Sem água, população adota papel da Compesa para sobreviver
Mesmo antes do novo calendário, a crise de abastecimento já era uma realidade na periferia do Grande Recife. Populares se apoiam na união para que não falte água nas localidades
Sobreviver com pouca água na Região Metropolitana do Recife (RMR) ficou ainda mais desafiador com o novo calendário de racionamento da Companhia Pernambucana de Saneamento (Compesa). Mesmo com a necessidade do reforçar a higiene para controlar a pandemia da Covid-19, a companhia racionou o abastecimento. Desassistidos há mais de dois meses, assim como a água, populares apoiam-se na resiliência e se unem para enfrentar os impactos do atraso no serviço.
A capacidade de adaptação da água, que contorna obstáculos e permeia por percursos adversos, é percebida na comunhão entre os moradores da 1ª Rua Campo da Monta, em Jaboatão dos Guararapes. A maioria findou o contrato com a Compesa e reverteu os pagamentos para a construção de cisternas e poços particulares. Mesmo sem o serviço, a taxa mínima ainda chega, contudo, o papel que deveria ser da companhia é assumido por eles mesmos, que doam água aos vizinhos que não possuem reserva própria.
Um emaranhado de baldes e mangueiras toma os cômodos das residências já apertadas, que muitas vezes tornam-se berçários de mosquitos da dengue e outras doenças provenientes de água parada. Dona Maria das Graças é a principal doadora da rua e reclama que os calendários nunca foram respeitados. Ela aponta que última vez que chegou água à localidade foi no Natal passado.
O stress de não poder tomar um banho digno ou manter a casa limpa é convertido em métodos alternativos de captação, como ocorre na residência de Dona Maria José. Em um ponto alto de Moreno, na Rua Djalma Montenegro, ela já paga R$150 por dois carros pipa ao mês e afirma que não recebe água desde setembro do ano passado. O descaso da empresa fez o marido desenvolver um dispositivo para recolher a água da chuva que cai na calha.
Além de não respeitar o cronograma, muitas vezes a qualidade da água que chega não é indicada ao consumo. Ao abrir as torneiras, escorre um líquido sujo e barrento que não é usada para banho, nem garante a limpeza das pilhas de prato e roupas acumuladas.
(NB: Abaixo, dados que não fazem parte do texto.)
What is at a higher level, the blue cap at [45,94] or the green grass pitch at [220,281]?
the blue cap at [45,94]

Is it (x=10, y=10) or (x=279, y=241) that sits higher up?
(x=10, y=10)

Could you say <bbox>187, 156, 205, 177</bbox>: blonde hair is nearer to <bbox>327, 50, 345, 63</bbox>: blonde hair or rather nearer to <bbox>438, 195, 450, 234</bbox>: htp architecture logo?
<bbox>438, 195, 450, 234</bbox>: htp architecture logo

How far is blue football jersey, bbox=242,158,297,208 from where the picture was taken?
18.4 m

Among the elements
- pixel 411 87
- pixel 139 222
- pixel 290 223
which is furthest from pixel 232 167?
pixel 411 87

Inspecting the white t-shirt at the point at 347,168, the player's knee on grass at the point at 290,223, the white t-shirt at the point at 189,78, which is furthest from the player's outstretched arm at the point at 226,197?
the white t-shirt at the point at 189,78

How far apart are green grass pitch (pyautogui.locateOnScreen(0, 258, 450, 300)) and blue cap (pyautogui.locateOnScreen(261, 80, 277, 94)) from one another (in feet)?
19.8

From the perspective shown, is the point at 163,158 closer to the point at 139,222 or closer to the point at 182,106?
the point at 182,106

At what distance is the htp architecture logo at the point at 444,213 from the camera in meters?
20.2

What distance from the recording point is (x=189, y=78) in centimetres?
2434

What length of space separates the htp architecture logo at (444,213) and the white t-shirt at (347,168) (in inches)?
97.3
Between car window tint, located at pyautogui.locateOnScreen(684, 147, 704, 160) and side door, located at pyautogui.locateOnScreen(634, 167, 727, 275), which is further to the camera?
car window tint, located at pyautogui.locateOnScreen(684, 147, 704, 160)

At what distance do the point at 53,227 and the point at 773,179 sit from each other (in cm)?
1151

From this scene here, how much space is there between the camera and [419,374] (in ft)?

A condição desumana é subvertida com outro ensinamento da água, que é mole, mas persiste em transpassar a rigidez da pedra com perseverança.
No último dia 22, a Compesa anunciou a redução do serviço, que alcança de 10 municípios da RMR. De acordo com a entidade, a contenção na distribuição d’água é uma medida para contrapor a sequidão dos reservatórios decorrente de um inverno com baixos índices de chuva. Confira a tabela com o novo calendário de distribuição:
Paula Oliveira/LeiaJá Imagens
Procurada em três oportunidades pela reportagem, a Compesa não se pronunciou sobre a atual condição hídrica do estado, não deu prazo para a volta do cronograma tradicional, não respondeu sobre o desrespeito aos calendários anteriores, nem sobre o desabastecimento nas áreas visitadas.
O LeiaJá também questionou a companhia sobre a cobrança da taxa mínima e se a má qualidade do serviço não confere descontos ao consumidor. O espaço segue aberto para esclarecimento à população.